How the shooting unfolded

White Settlement police Chief J.P. Bevering said the shooter entered the church and sat down in the sanctuary just before 11 a.m. Sunday. He then stood, pulled out a shotgun and shot two people, Bevering said.

A video livestreamed from the church, seen by CNN, appears to show the shooting from start to finish. Lisa Farmer, the wife of the West Freeway Church of Christ Minister Britt Farmer, was not inside the church at the time of the shooting but told CNN the video shows the inside of the church building.

The shooter can be seen in the video seated in a pew wearing dark clothing before he gets up and approaches someone in a back corner and appears to talk to them. The individual gestures towards the center of the church before the shooter pulls out a shotgun and starts firing. As gunfire ensues, some parishioners are seen taking cover under their pews while others rush out of the sanctuary.

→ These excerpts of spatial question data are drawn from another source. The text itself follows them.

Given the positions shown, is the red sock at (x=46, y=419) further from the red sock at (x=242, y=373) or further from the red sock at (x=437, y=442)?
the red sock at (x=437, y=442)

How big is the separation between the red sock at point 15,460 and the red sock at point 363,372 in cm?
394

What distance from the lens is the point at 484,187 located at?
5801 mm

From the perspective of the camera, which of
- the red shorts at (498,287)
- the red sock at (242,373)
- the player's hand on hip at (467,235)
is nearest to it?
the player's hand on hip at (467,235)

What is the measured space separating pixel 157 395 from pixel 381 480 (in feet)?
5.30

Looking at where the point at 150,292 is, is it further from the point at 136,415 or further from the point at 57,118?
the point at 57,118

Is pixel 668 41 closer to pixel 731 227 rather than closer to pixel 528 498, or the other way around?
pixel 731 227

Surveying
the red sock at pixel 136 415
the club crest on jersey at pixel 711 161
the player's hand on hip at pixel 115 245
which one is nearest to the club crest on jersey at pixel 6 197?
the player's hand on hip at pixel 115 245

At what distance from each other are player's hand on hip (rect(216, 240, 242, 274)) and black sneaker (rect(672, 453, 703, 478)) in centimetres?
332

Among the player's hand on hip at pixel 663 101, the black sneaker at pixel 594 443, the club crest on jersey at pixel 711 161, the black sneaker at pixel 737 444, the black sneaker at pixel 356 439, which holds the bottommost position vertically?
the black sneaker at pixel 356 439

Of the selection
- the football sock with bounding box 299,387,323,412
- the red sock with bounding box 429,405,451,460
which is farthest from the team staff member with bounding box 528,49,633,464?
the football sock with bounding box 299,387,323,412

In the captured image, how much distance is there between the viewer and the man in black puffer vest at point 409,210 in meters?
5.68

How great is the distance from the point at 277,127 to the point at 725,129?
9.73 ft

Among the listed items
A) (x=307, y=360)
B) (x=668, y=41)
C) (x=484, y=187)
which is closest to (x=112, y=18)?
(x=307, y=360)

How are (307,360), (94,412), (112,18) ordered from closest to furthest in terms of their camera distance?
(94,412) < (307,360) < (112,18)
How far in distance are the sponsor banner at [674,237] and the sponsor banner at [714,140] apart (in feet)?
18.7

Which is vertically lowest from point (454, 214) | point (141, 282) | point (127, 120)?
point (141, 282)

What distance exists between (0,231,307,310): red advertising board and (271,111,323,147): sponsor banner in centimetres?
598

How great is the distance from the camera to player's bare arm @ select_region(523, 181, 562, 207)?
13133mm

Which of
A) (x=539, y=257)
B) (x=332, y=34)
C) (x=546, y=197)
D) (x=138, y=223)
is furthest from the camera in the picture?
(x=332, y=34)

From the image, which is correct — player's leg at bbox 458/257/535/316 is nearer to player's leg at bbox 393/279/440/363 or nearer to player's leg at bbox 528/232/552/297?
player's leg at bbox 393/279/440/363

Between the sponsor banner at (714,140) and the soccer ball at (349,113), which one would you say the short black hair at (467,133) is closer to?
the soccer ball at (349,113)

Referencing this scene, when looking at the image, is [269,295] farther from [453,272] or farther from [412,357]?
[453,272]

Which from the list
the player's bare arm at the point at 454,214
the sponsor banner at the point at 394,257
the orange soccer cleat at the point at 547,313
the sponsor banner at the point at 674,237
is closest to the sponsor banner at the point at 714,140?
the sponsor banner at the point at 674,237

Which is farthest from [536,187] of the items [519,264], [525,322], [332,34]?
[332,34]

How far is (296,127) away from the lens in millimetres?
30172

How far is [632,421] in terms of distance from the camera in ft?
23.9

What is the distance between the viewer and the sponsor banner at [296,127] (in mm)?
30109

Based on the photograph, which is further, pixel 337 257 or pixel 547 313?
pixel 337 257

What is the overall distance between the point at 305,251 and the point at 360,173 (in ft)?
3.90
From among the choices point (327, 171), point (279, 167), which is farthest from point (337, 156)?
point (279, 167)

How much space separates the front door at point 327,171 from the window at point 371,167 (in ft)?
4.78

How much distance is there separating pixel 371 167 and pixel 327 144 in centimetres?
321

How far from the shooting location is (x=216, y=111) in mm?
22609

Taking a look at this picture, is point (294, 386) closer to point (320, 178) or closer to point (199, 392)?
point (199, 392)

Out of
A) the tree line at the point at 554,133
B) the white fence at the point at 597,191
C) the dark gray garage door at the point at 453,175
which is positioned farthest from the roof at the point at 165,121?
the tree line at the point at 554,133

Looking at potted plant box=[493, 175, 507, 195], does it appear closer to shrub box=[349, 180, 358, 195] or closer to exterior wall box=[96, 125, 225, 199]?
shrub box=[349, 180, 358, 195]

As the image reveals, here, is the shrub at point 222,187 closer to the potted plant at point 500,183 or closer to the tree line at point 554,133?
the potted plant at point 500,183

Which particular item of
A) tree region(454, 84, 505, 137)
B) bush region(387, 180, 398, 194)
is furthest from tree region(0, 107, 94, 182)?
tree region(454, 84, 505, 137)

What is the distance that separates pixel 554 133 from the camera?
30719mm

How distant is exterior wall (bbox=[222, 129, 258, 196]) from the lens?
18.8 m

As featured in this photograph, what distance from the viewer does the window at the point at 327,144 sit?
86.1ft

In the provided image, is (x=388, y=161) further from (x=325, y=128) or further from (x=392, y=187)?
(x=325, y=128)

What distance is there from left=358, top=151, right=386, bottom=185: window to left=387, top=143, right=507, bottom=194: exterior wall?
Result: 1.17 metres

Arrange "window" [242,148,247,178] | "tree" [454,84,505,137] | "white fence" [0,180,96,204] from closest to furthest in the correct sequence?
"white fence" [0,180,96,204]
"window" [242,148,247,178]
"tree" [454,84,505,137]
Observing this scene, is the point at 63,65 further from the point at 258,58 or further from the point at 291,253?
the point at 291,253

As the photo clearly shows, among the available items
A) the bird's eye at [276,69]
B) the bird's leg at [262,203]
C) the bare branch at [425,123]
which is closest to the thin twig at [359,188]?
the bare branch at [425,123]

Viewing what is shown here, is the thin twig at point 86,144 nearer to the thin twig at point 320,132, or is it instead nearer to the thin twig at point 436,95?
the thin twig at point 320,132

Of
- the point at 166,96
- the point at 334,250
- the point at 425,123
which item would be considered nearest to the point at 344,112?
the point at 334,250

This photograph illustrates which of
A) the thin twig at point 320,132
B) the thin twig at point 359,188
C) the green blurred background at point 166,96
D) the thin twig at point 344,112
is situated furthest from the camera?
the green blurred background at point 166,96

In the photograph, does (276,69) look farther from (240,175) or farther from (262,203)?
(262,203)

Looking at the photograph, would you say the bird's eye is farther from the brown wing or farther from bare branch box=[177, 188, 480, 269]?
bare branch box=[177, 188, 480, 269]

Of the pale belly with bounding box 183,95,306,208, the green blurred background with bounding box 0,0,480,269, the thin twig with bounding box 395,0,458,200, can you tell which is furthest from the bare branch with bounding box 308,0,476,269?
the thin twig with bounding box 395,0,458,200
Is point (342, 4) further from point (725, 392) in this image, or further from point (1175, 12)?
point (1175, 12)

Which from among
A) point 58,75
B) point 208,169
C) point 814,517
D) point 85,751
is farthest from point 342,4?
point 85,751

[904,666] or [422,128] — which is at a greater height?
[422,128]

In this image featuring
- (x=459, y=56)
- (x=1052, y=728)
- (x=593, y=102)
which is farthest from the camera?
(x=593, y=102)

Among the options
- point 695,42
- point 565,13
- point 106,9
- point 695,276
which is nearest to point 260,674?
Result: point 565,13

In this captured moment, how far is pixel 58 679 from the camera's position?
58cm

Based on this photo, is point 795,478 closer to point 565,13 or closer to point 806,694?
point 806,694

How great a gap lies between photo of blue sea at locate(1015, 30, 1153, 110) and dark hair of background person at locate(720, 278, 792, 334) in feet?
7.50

Another man with a handgun is seen in the video immediately engaging with the shooter and taking him down. Once the shooter is subdued, several other parishioners are seen approaching with their weapons drawn.

Farmer told CNN the shooting happened at the start of communion. "It was so chaotic," she said.

The church normally has around 280 people attending Sunday services, Farmer said. She said one of the men who died was a close friend "who would do anything for anybody that he could. Good guy. He's been there for us through thick and thin."

Isabel Arreola, who was sitting a few rows ahead of the shooter in the church, told CNN affiliate KTVT that when she saw him she knew "something's not right."

She told KTVT the shooter's appearance bothered her so much she pointed it out to her husband. "I told him I don't feel comfortable. I feel he's like dressed in like a beard and that's a wig. ... It looks so fake. ... I just kind of kept looking back there," she said.

"I saw him pull the gun out and I was just panicked and then we heard it go off and we're just screaming, you know, trying to get under the pews," Arreola told the affiliate.

Church security took down the gunman

Several officials lauded the actions of the armed church security volunteers.

"This team responded quickly and within six seconds the shooting was over," Texas Lt. Gov. Dan Patrick told reporters at a Sunday night news conference. "Two of the parishioners who are volunteers on the security force drew their weapons and took out the killer immediately, saving untold number of lives."

"The citizens who were inside that church undoubtedly saved 242 other parishioners," Regional Director of Texas Department of Public Safety Jeoff Williams told reporters Sunday night.

He also said that no ideology or motivation for the shooting has been determined.

Church members told KTVT the security team started about a year ago. Patrick said a law passed recently allows churches to develop, train and plan for their own teams to provide security.

Patrick spoke about another Texas law that took effect in September that makes it legal for people to have guns in houses of worship.

Both laws were passed after a shooting at a church in Sutherland Springs, Texas, left 26 people dead in 2017.